Héctor es así. Va y viene sin avisar. Un espíritu libre que no da explicaciones a nadie. Vive saltando de ciudad en ciudad, de país en país. Mostrando su obra allá donde lo requieren. Y cuando vende unos cuantos cuadros, vuelve y se recluye en su casa de piedra, en su pueblo. Es su refugio, el lugar que lo calma, donde habitan sus musas. Donde vive Vero. La casa, a las afueras del pueblo, la heredó de sus padres, muertos en un accidente cuando él apenas salía de una dura y difícil adolescencia. De ese rincón apartado del mundo, surgen las mejores creaciones de Héctor. Las que luego venderá, por el precio que pida, en Londres, París y Nueva York.
Vero está enamorada de Héctor desde que tenía quince años. Desde el mismo momento que la llamó pelirroja. Ahora tiene treinta y dos.

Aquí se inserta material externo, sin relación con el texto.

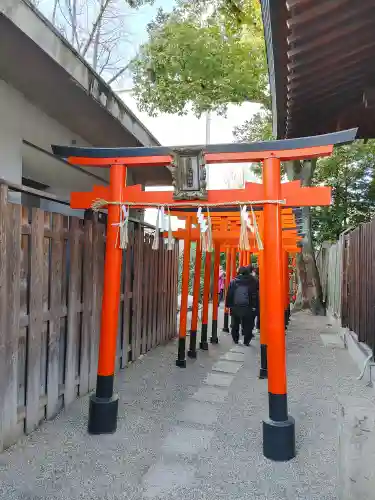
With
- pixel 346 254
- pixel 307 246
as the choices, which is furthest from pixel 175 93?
pixel 346 254

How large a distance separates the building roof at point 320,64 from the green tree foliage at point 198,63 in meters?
9.51

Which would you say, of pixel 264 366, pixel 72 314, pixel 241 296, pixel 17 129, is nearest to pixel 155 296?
pixel 241 296

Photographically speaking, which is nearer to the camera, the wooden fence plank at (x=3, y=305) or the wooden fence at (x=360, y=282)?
the wooden fence plank at (x=3, y=305)

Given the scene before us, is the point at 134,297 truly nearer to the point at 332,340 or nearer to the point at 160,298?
the point at 160,298

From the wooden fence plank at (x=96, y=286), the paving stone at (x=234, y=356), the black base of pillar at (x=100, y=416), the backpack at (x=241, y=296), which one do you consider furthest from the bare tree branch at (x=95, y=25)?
the black base of pillar at (x=100, y=416)

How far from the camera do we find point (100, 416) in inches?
160

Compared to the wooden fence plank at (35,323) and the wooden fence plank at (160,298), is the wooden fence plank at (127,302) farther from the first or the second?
the wooden fence plank at (35,323)

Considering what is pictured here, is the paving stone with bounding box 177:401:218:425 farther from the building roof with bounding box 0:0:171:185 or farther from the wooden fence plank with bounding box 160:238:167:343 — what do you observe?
the building roof with bounding box 0:0:171:185

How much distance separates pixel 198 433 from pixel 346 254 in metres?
6.98

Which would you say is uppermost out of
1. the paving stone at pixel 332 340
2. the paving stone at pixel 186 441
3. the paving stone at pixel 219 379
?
the paving stone at pixel 186 441

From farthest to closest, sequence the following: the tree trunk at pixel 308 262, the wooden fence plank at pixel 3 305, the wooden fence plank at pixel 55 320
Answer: the tree trunk at pixel 308 262, the wooden fence plank at pixel 55 320, the wooden fence plank at pixel 3 305

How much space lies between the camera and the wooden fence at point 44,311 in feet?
11.8

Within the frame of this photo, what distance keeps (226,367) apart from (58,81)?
491 centimetres

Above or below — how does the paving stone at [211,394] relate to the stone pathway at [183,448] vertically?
below
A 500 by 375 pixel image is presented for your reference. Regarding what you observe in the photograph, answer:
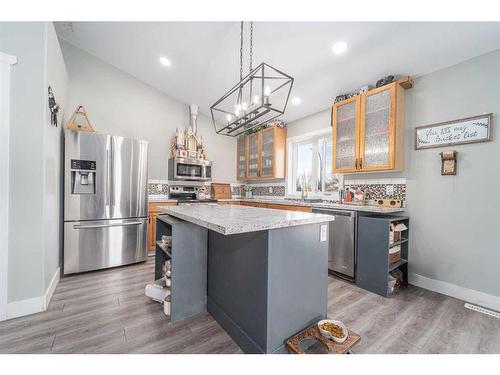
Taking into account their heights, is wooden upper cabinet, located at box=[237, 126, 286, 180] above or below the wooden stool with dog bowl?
above

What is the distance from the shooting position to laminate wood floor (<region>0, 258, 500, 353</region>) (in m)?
1.51

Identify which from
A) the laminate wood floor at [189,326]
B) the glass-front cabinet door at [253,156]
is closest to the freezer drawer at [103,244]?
the laminate wood floor at [189,326]

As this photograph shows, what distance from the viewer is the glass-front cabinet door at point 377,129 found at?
2.60 m

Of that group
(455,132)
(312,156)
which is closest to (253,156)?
(312,156)

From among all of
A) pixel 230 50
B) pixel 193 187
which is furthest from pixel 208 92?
pixel 193 187

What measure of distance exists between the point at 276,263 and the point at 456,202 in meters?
2.30

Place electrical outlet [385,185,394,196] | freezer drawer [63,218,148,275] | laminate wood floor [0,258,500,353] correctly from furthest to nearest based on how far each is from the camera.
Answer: electrical outlet [385,185,394,196], freezer drawer [63,218,148,275], laminate wood floor [0,258,500,353]

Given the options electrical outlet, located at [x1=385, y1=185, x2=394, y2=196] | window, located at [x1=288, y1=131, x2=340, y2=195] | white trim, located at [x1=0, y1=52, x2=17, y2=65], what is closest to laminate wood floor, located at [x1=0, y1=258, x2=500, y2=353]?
electrical outlet, located at [x1=385, y1=185, x2=394, y2=196]

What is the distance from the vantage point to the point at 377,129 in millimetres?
2748

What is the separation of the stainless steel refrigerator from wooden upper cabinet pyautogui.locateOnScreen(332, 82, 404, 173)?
2.96 meters

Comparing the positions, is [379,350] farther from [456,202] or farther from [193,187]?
[193,187]

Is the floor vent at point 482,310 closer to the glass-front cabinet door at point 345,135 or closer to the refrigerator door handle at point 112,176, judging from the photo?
the glass-front cabinet door at point 345,135

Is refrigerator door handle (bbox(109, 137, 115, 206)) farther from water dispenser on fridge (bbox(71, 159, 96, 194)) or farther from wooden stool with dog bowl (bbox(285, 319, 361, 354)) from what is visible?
wooden stool with dog bowl (bbox(285, 319, 361, 354))

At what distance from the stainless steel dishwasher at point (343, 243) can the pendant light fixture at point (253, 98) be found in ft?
5.00
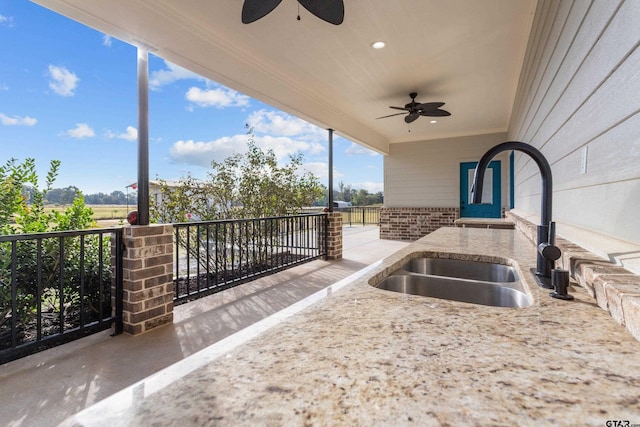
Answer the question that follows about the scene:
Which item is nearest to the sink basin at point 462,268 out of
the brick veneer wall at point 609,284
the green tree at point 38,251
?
the brick veneer wall at point 609,284

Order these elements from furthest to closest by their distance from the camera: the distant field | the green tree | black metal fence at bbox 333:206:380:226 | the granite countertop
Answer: black metal fence at bbox 333:206:380:226 < the distant field < the green tree < the granite countertop

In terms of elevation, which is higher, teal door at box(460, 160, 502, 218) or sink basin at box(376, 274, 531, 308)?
teal door at box(460, 160, 502, 218)

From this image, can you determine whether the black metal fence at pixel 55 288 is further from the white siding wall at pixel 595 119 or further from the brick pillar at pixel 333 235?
the brick pillar at pixel 333 235

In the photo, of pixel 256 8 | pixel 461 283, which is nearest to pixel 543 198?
pixel 461 283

— ¿Y te vas a pasar la vida esperando a ese artista que solo le interesan sus cuadros? —Le insisten sus amigas—, a saber la de líos que tendrá por el mundo.
— ¿Y os parece que en este pueblo hay un plan mejor? —Contesta Verónica—, además, a mí los líos que tenga por ahí me dan igual —añade molesta.
Lo que las amigas no saben es que si Héctor desapareciera de su vida, ella se moriría. Sin más. Y tampoco imaginan el miedo que pasa cuando va a recogerlo en el coche. El miedo que pasa desde que sabe que ha llegado. El miedo a tener cualquier pequeño contratiempo que le impida acudir a la cita. El miedo a tener un accidente en la estrecha carretera de su pueblo. Un miedo atroz que le hace temblar, que le encoge el alma y acelera el corazón. “¿Y si me mato y él me espera y espera sin saberlo?” Este pensamiento le impide respirar.
Todas las veces es igual. Desde el primer día que fue a buscarlo a la ciudad. Cuando ya tenía edad para conducir. Cuando ya sabía que su vida estaba irremediablemente ligada a la de él.
A las diez en punto de la noche, cierra el bar. El invierno se ha presentado sin avisar. Ha llegado acompañado por una espesa niebla que ha devuelto a casa a los cuatro clientes remolones.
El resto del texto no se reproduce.